Remote command line access
The mrstat
tool is a basic tool for querying mrp
’s state over the API
exposed through the UI port (see below). Given a pipestance directory, it
will return mrp’s current state information. It also has a --stop
flag,
which will cause mrp
to abort the pipestance if it is running and shut down.
Web Interface
In addition to console logging, mrp
features an embedded webserver that
serves an HTML user interface for monitoring progress and a REST API.
By default, the mrp
webserver listens on a kernel-assigned non-privileged
network port and generates an authentication token to pass in the URL.
mrp
reports the kernel-selected port number and authentication token as a
URL on the console and in the log, for example
Serving UI at http://utopia-planitia.mars.sol:59410?auth=y1ezpEGscyA3jfion7iR58ED-ufs_drYOOKAeIR6GeQ
The URL is also written to the pipestance metadata file named _uiport
.
To access the UI, simply direct your browser to the specified URL.
Alternatively, you may choose a specific port using the --uiport
command-line option.
By default, if a specific port is chosen, the authentication token is only
required for API calls which modify the pipestance state. These default
behaviors can be altered with the mrp
flags
--disable-ui
, --disable-auth
, --require-auth
, and --auth-key
.
Normally, when a pipeline run completes, mrp
terminates and the user interface
is no longer available. If mrp
was started with --noexit
then it will stay
up until mrp
is killed (either with an operating system signal or with
mrstat --stop
). One can also restart mrp
in read-only mode with the
--inspect
option (which implies --noexit
).
Pipeline details
The right pane of the user interface provides general information about
the pipestance, including the command line given to mrp
, some environment
variables, version information, paths, and the invocation mro
. Access to the
pipestance _log
file is also available through this interface.
Pipeline Graph
The left pane of the UI displays the graph structure of the pipeline.
Each node of the graph represents a pipeline, subpipeline, or stage. Pipelines and subpipelines are displayed as rectangles while stages are displayed as rounded rectangles. Edges connecting the nodes indicate input/output dependencies between stages and pipelines. Note that while stages which depend on the outputs of a stage are drawn as depending on the entire stage in order to reduce clutter in the graph view, those outputs are bound to individual stage outputs. Thus it is possible for a stage which appears to depend on a subpipeline which has not completed yet to start running anyway, as long as the appropriate underlying stages have completed.

* Dataset excerpt
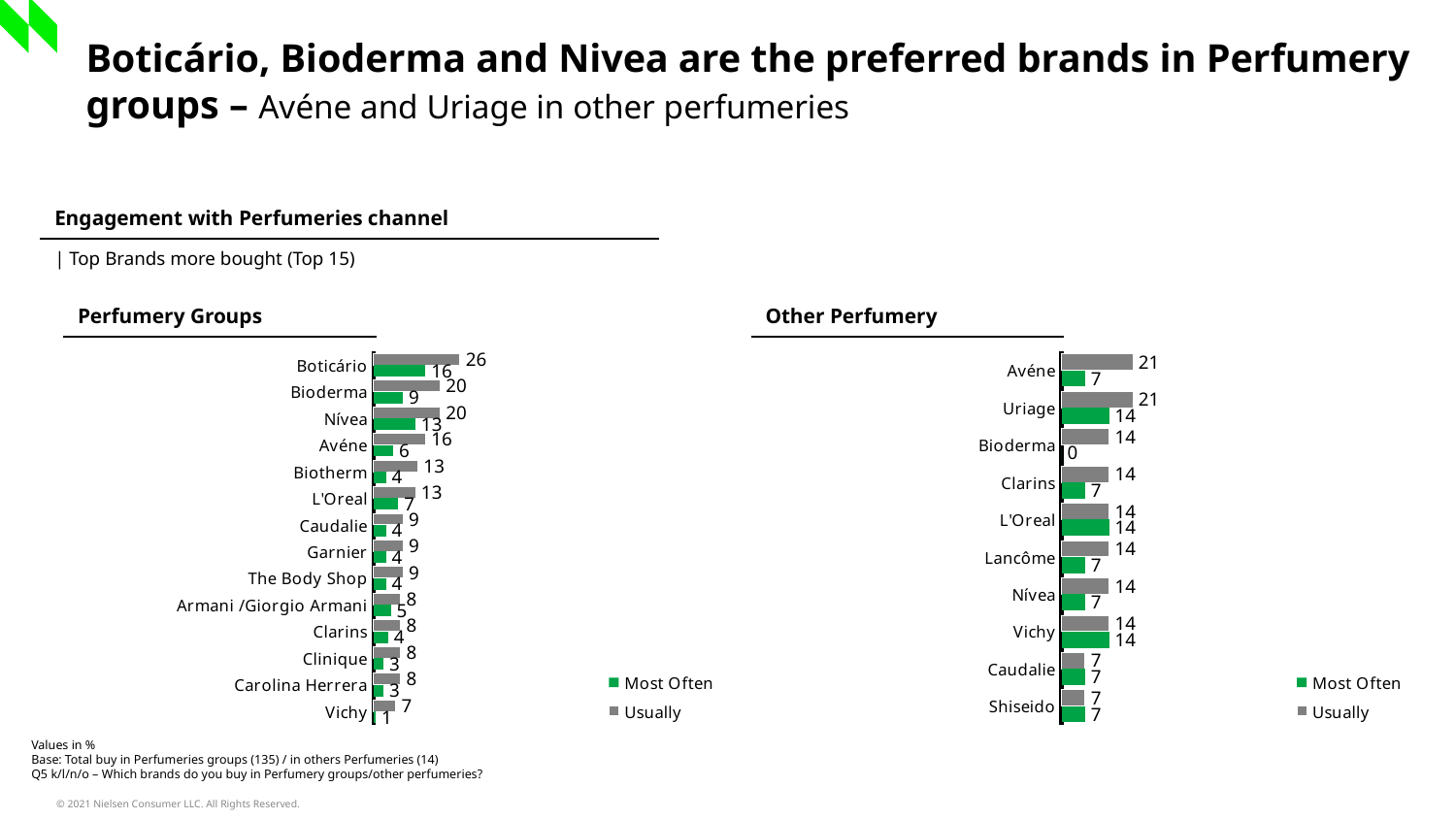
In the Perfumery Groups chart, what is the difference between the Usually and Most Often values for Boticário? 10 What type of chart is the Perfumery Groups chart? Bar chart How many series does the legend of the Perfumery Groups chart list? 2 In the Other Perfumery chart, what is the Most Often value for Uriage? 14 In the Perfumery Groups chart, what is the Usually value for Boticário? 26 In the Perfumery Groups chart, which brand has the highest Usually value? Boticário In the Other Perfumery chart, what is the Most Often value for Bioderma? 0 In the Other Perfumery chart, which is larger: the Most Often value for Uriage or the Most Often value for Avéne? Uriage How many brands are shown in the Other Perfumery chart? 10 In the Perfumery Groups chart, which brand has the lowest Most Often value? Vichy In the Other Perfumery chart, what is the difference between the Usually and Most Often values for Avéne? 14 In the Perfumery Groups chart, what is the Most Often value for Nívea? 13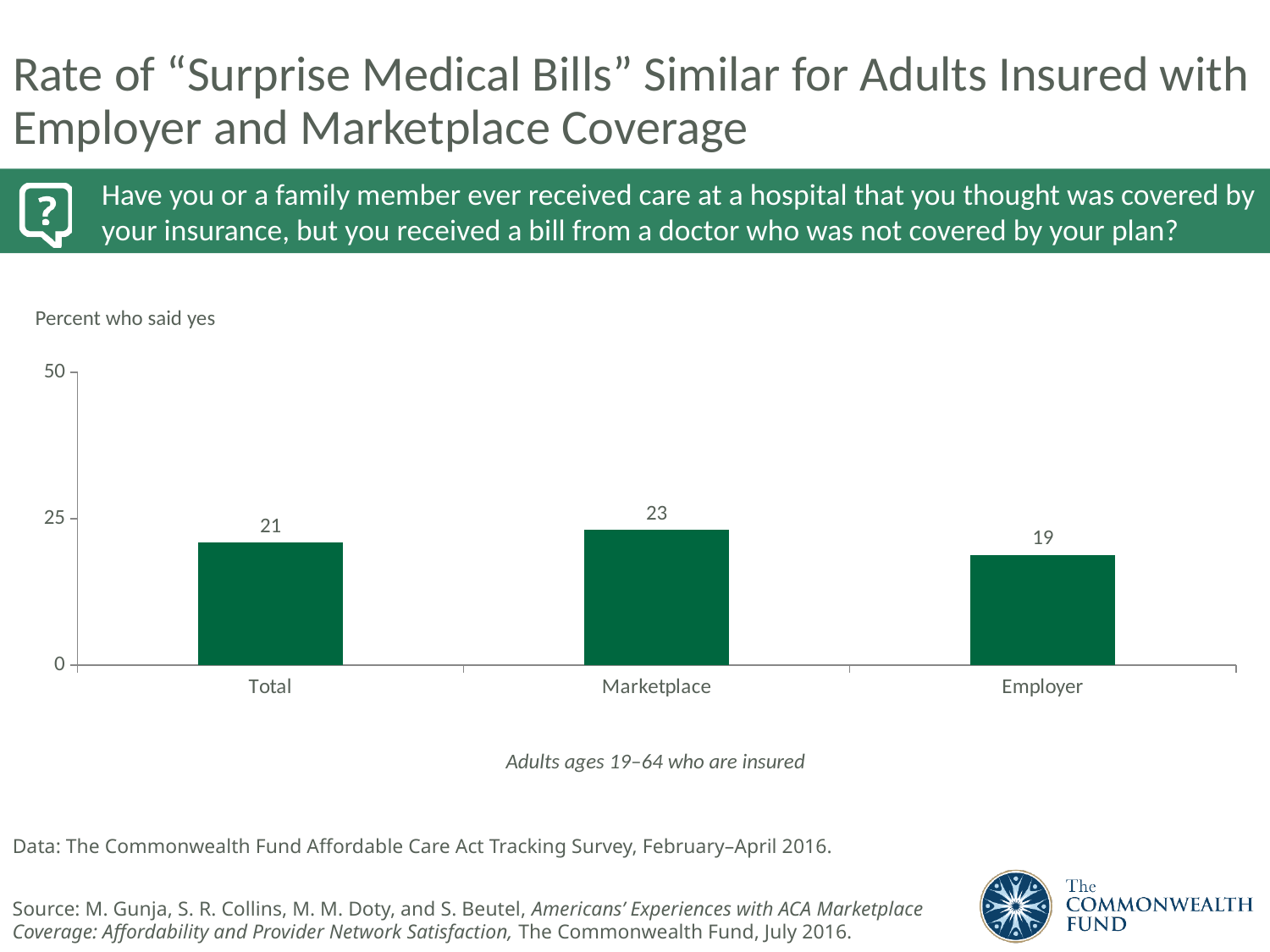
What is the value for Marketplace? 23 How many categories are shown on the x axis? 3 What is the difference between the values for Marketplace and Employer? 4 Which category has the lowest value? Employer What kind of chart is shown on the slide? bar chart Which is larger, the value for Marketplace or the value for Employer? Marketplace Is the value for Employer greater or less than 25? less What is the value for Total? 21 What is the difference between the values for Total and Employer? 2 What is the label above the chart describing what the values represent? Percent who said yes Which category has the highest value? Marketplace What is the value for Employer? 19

* Assigned task
According to the text on mrp's web interface, how can a stage that seems to depend on an unfinished subpipeline begin running anyway? Answer in one to three sentences.

* Output for this task
In the graph view, dependent stages are drawn as depending on an entire stage only to reduce clutter, but their inputs are actually bound to individual stage outputs. So such a stage can start running once the appropriate underlying stages have completed, even if the subpipeline as a whole has not.